» **What you will do**
a. Answer these questions from the comment thread on life expectancy and disease:
(i) To what life expectancy did the thread say things went back down as cities were built?
(ii) Over which period does the thread say most of the gains in life expectancy were made?
(iii) What does the thread say age-adjusted rates of cancer have been doing?
b. Repeat word for word everything in the comment thread on life expectancy and disease from "It's not controversial" down to "posted to HN.".
(Text under study begins)
Also the lifespan was much shorted at that time, so people had less changes to get these illnesses.


I read somewhere (I can't find it after googling extensively) that the first couple of generations of Europeans to settle in the US had a pretty long life expectancy mostly because the escaped crowded cities. Sanitation hadn't been figured out yet, but the population was so sparse the drinking water hadn't been contaminated to a considerable degree, etc.

Of course as cities were built, the life expectancy went right back down to the 35-40 years it had been previously.

You're right of course that living longer gives us the chance to get "old people's" diseases. But the majority of the gains were made from 1900 to the 1940s, the climb is much, much slower after that.

http://demog.berkeley.edu/~andrew/1918/figure2.html


So are you arguing that obesity in children is happening because we are living longer?


It's not controversial to say that cancer is a disease of old age, and that rates of cancer are higher now because people are living longer.

That makes a lot more sense than a lot of the nutrition bullshit that gets posted to HN.


Dan, I know you like to check your facts. Age-adjusted rates of cancer have been going steadily down throughout our lifetimes. That information has been posted to Hacker News before.

https://news.ycombinator.com/item?id=8827382

Yes, the absolute number of cancer cases experienced by an individual over the course of life will increase if the individual lives longer by surviving other causes of death, as cancer is mostly a disease that takes a long time to develop. But at a given age, individuals in the developed world are at less risk than ever before to have a case of cancer, and cancer cases are less likely to have fatal outcomes than ever before.


I agree with that, but if one of those things are right (the cancer part, maybe) but diabetes sure isn't one of those.


I'm kind of baffled at the downvotes here, is this not a legitimate question or method of debate? I'm not spewing tropes or memes like on reddit. I thought here it's discouraged to downvote because you disagree as well as reddit, but it seems the intellectual levels are even lower than reddit.
(Text under study ends)
(Given data begins)
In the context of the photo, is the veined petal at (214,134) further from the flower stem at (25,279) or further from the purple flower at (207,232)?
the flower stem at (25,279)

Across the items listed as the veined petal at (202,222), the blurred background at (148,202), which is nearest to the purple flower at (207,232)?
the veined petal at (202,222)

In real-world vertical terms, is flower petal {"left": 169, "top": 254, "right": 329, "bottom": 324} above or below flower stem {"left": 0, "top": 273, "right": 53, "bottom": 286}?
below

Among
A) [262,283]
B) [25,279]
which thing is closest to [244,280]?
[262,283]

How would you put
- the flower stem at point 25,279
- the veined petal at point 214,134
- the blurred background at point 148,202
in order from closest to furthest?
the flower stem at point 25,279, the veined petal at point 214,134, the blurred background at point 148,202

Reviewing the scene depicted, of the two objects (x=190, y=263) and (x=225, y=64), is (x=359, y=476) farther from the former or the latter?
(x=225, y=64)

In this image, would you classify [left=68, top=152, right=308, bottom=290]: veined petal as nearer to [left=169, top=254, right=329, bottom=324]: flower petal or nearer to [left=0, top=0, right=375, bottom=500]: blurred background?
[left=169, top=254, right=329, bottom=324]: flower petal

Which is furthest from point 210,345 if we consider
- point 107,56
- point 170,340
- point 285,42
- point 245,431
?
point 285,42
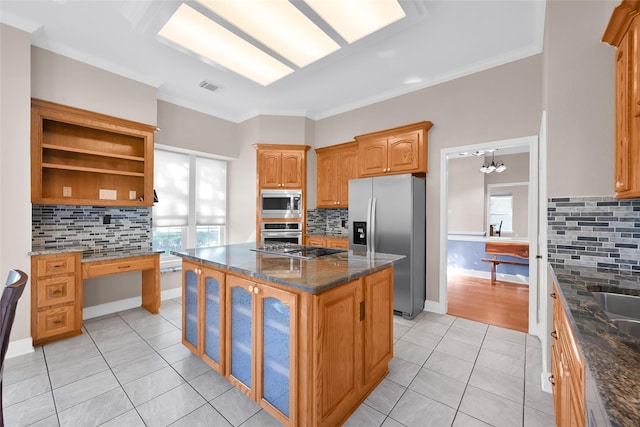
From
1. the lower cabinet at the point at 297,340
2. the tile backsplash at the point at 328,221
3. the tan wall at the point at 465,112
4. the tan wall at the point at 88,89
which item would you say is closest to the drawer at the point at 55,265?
the lower cabinet at the point at 297,340

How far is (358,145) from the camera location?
419 centimetres

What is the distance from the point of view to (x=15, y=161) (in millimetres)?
2518

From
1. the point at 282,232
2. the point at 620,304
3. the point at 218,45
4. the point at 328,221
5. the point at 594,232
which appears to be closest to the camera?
the point at 620,304

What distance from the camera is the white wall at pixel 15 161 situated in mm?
2451

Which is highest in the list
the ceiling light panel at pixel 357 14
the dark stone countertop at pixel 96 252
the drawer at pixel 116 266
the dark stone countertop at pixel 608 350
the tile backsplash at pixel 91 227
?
the ceiling light panel at pixel 357 14

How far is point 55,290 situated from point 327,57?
12.1 feet

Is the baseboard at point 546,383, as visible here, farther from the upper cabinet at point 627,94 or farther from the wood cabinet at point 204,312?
the wood cabinet at point 204,312

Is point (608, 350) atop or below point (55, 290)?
atop

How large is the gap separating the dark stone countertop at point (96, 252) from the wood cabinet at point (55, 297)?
0.05 m

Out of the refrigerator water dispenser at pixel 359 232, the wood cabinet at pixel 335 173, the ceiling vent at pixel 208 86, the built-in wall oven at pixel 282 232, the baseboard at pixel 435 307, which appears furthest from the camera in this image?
the built-in wall oven at pixel 282 232

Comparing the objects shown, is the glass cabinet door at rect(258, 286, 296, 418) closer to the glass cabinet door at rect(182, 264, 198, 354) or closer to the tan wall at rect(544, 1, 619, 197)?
the glass cabinet door at rect(182, 264, 198, 354)

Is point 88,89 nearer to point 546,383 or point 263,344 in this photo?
point 263,344

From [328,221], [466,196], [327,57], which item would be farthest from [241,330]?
[466,196]

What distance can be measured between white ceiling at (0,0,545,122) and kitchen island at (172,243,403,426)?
202 cm
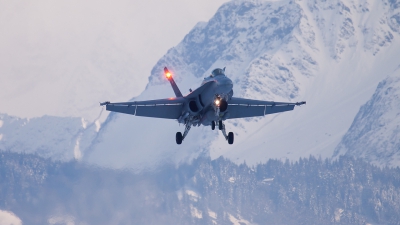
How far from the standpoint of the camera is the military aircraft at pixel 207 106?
110062 millimetres

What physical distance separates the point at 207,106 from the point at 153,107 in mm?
9312

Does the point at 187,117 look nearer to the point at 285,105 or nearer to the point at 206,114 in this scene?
the point at 206,114

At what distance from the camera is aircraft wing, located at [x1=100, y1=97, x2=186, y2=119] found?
118m

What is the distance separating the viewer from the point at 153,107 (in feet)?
397

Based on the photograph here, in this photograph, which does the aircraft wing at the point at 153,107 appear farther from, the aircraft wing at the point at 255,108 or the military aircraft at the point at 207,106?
the aircraft wing at the point at 255,108

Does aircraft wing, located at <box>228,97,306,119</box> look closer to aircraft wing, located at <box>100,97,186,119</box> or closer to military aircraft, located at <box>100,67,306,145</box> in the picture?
military aircraft, located at <box>100,67,306,145</box>

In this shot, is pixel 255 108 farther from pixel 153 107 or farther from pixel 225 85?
pixel 225 85

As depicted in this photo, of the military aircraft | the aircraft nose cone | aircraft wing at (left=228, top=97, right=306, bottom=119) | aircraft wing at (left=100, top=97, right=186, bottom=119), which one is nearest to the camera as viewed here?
the aircraft nose cone

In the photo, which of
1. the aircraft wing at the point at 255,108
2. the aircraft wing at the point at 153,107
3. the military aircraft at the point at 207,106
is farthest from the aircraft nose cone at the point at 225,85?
the aircraft wing at the point at 255,108

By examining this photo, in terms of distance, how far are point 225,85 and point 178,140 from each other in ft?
43.3

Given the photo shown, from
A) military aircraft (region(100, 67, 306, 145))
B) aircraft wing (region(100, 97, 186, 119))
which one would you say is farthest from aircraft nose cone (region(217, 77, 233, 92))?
aircraft wing (region(100, 97, 186, 119))

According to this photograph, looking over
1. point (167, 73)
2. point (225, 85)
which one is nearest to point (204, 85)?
point (225, 85)

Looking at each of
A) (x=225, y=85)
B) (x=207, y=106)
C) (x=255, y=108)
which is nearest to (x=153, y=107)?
(x=207, y=106)

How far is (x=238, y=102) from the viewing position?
118 metres
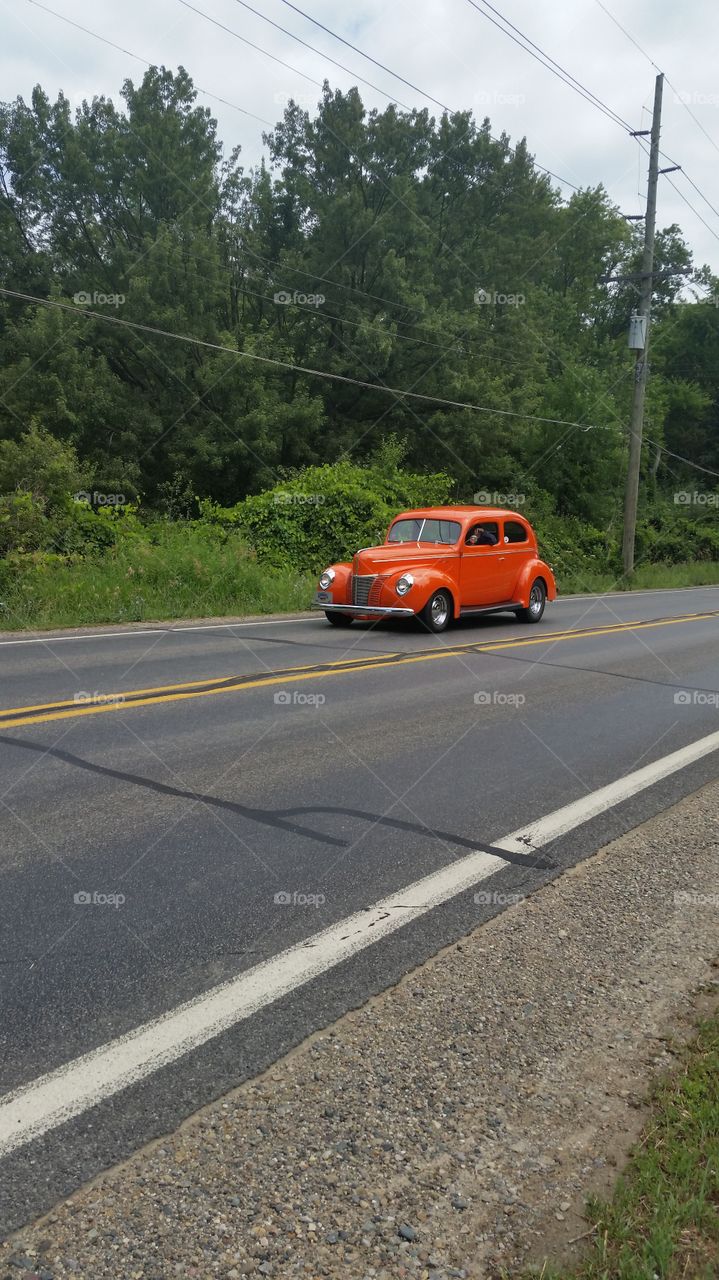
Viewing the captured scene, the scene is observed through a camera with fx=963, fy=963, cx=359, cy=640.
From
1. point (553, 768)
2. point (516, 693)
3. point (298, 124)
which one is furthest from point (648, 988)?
(Given data ends)
» **Results for the exercise**
a.
(i) 35-40 years
(ii) From 1900 to the 1940s
(iii) Going steadily down

b.
It's not controversial to say that cancer is a disease of old age, and that rates of cancer are higher now because people are living longer.

That makes a lot more sense than a lot of the nutrition bullshit that gets posted to HN.